Free and fair elections, having a say in what happens in my community and a guaranteed respect for human rights are all connected and impossible without one another. For me, probably, the most important issue is human rights – and not even the freedom of speech, but more daily problems like personal security and having a variety of opportunities. I’m not involved with my local community much and don’t expect my view to change things that bother me – for instance loud renovation of the road in front of my flat at night. 
 
How important are civil society organizations?

Very important. NGOs in Russia have made a huge difference and created opportunities for people to change lives. For instance, young people are very keen on changing the environment and community around them for the better. Some of these activities were institutionalized in the form of NGOs, some weren’t.
 
What opportunities do you have to participate in your community and your country?

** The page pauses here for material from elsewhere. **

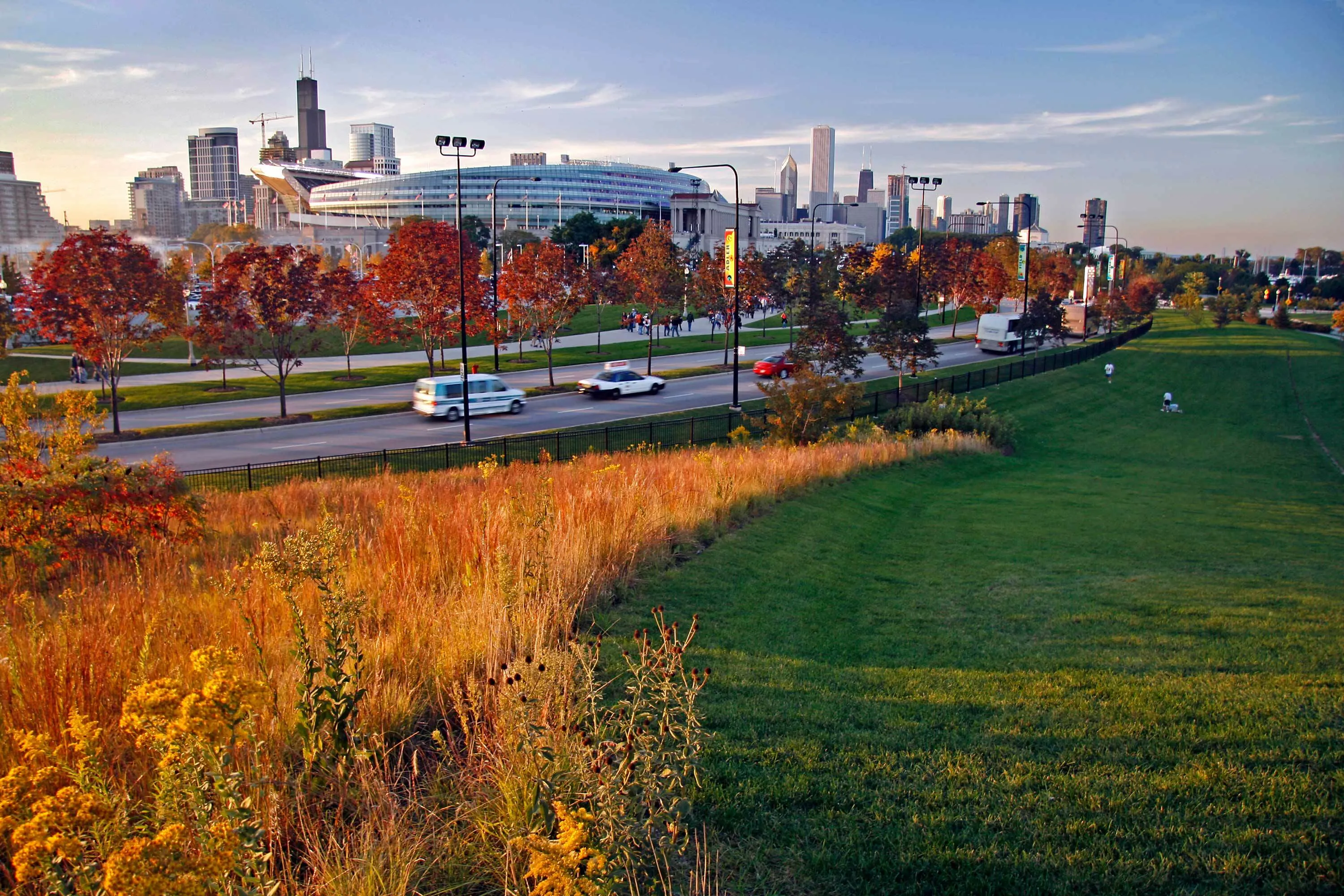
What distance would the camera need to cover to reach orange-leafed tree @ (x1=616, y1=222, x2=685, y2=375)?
47.8 metres

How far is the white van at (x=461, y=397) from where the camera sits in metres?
32.2

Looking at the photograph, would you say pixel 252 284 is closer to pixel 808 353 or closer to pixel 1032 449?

I’ve never really tested it. But my participation in community life doesn’t include politics. Probably if my involvement changes, I’ll find more boundaries. I see that happening to people around me sometimes.

Elizaveta Filippova is a Russian psychologist, trainer and dancer.


Michael Masterovoy – What democracy means to me

Things like free and fair elections, freedom of speech, etc, all these aspects of democracy are interrelated, but for me guaranteeing human rights – freedom of speech, association, travel – makes the most sense.

How important are civil society organizations?

I feel – I hope I’m wrong – that NGOs in Russia are a joke, and that none of them make a difference or has any influence.

What opportunities do you have to participate in your community and your country?

I have a lot of opportunities to take part in community things that aren’t connected to politics, human rights and other issues that are ‘sensitive’ in Russia. Depending on the situation, that can be almost anything.

Michael Masterovoy is a Russian film producer.